ROANOKE TIMES

                         Roanoke Times
                 Copyright (c) 1995, Landmark Communications, Inc.

DATE: SATURDAY, October 2, 1993                   TAG: 9310020109
SECTION: EXTRA                    PAGE: B12   EDITION: METRO 
SOURCE: SETH WILLIAMSON SPECIAL TO THE ROANOKE TIMES & WORLD-NEWS
DATELINE:                                 LENGTH: Medium


'AGE' INSISTS ON A '90S SPIRIT

If it's true that imitation is the sincerest form of Hollywood, Ismail Merchant and James Ivory just got their bouquet from Martin Scorsese.

And perhaps the main lesson to be drawn from "The Age of Innocence" is that Merchant-Ivory films should be left to the Merchant-Ivory Company.

Scorsese's adaption of Edith Wharton's 1920 novel of thwarted love and manners amid old New York society aspires to the languid pace and visual gorgeousness of films like "Howard's End" and "A Room With a View."

On the technical level it is a smashing success. This is one of the most lushly beautiful of films of the year, 136 minutes of moving oil painting that is visually stunning from the opening shot to the final frame.

But on the level of story, Scorsese introduces subtle and not-so-subtle changes of emphases that introduce an anachronistic 1990s element into a story set in the 1870s.

Daniel ("Last of the Mohicans") Day-Lewis somewhat woodenly plays the young lawyer Newland Archer, who is engaged to May Welland (Winona Ryder). Both Archer and Welland move in the cream of New York society, whose mores and manners were so mordantly delineated by Wharton.

But Archer falls in love with May's cousin, the Countess Ellen Olenska (Michelle Pfeiffer), who fled a bad marriage in Europe and arrives in New York City trailing scandalous stories that are feasted on by New York's hypocritical Gilded Age upper crust. Though Archer marries May, he is willing to throw over everything for the Countess - but his plans are frustrated at every turn by what Wharton called "an atmosphere of faint implications and pale delicacies."

In her novel, Wharton managed to expose the cruelties and excesses of upper-class manners without implying that they lack all redeeming value.

But Scorsese, true to the '90s Hollywood ethos, wants us to see this complex matrix of social definitions and expectations primarily as a hindrance to the Imperial Self. "Nothing's done that can't be undone," pleads Archer as he tries to persuade the Countess to run away - and this might be Scorsese's motto in "The Age of Innocence."

In Wharton's novel Archer is more nuanced and has less of a rebel nature. "Few things seemed to Newland Archer more awful than an offense against `Taste,' that far-off divinity of whom `Form' was the more visible representative and vice-regent," wrote Wharton.

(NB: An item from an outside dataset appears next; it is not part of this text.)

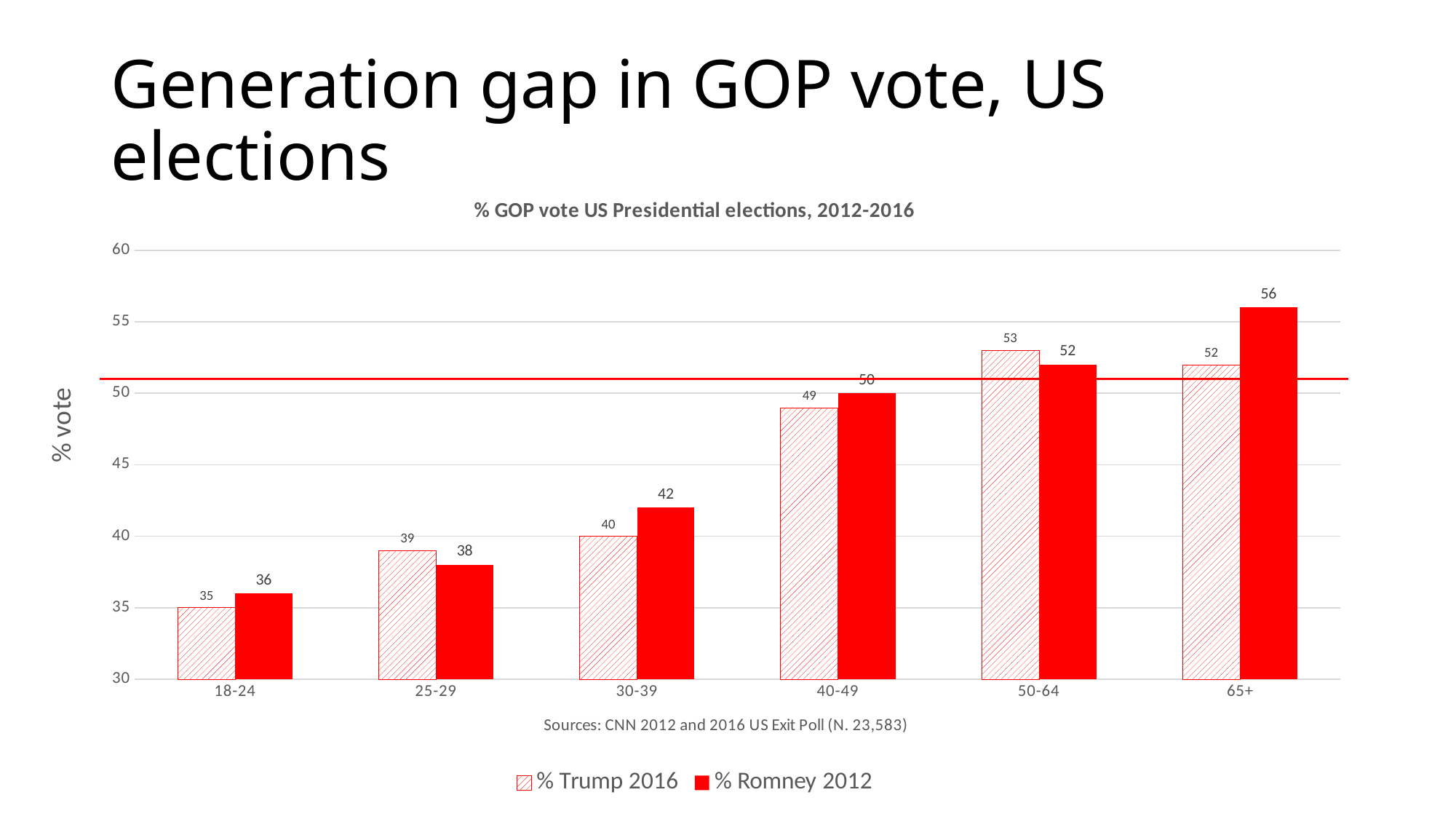
What is the % Romney 2012 value for the 65+ age group? 56 What is the % Romney 2012 value for the 30-39 age group? 42 Which age group has the lowest % Romney 2012 value? 18-24 What is the % Trump 2016 value for the 18-24 age group? 35 Do the % Romney 2012 values rise or fall as age group increases along the x axis? Rise What kind of chart is shown on the slide? Bar chart What is the difference between the % Romney 2012 and % Trump 2016 values for the 65+ age group? 4 What is the title of the chart? % GOP vote US Presidential elections, 2012-2016 How many age groups are shown on the x axis? 6 How many series does the legend list? 2 Which age group has the highest % Trump 2016 value? 50-64 For the 25-29 age group, which is larger: % Trump 2016 or % Romney 2012? % Trump 2016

This is not the Archer portrayed by Day-Lewis.

But we can depend on Americans to get the technical aspects of this kind of film perfect, which is precisely what Scorsese did. The period detail in this show - costumes, furniture, table settings, food, music - is fanatically, slavishly correct. The film is worth seeing for this aspect alone.

If he had only devoted that same degree of attention to the spirit of Wharton's tale, "The Age of Innocence" would have been a better movie.

\ The Age of Innocence: ** 1/2

A Columbia Picture release showing at Salem Valley 8. Rated PG for subject matter.